§ Quoted text:
Wait, she wants to rephrase that.

“I will do better — I’m coming back with the gold,— she says. “It all starts with belief.”

This is an Olympic story of that belief — belief in self, belief in dreams, belief when there’s only belief in a journey of years and tears that began with a Boynton Beach Track Club practice.

Ramsey was eight or nine years old that day. There were lots of kids — rambunctious, high-energy kids — practicing at Congress Middle School. She was a sprinter, just like her mother, but wandered to the shot-put pit. Her first throw showed her natural strength.

“Then she said, ‘I’m going to throw the discus also,’ “ said Clyde Harris, the club’s coach. “She threw it so far it landed in the street.”

He told her to be careful.

“Next thing I know I see a discus heading to the street and a car coming,” he said. “It missed the car by an inch. I turned her the other way and said, ‘See the baseball field? Throw it that way, you won’t hurt anyone.’ She threw it over the baseball fence.”

Entries from a dataset:
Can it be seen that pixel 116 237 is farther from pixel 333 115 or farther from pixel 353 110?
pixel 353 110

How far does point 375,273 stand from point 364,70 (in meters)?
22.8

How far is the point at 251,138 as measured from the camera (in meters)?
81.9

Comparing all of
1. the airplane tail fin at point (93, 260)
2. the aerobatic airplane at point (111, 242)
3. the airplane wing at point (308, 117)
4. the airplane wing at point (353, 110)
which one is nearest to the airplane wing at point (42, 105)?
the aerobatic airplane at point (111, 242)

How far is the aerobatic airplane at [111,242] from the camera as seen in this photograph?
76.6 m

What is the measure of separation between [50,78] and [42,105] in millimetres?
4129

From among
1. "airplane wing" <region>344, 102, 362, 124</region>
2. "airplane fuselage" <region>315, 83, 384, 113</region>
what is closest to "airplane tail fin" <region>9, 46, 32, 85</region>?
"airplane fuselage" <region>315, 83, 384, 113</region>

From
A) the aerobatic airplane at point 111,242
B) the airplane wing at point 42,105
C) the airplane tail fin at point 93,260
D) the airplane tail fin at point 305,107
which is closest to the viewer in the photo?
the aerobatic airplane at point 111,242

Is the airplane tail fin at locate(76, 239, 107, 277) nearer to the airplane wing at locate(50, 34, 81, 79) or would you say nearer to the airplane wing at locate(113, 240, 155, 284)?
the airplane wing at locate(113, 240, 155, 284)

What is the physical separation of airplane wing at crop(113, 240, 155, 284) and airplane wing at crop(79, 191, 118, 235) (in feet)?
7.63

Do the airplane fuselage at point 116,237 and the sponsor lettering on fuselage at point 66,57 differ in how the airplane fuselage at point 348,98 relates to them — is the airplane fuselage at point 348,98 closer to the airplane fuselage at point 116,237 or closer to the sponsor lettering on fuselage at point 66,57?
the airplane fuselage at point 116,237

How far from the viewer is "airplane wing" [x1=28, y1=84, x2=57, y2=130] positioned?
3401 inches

§ Exercise description: List every track and field event that the passage about Ramsey says she took part in.

§ Answer below: Sprinting, shot put, discus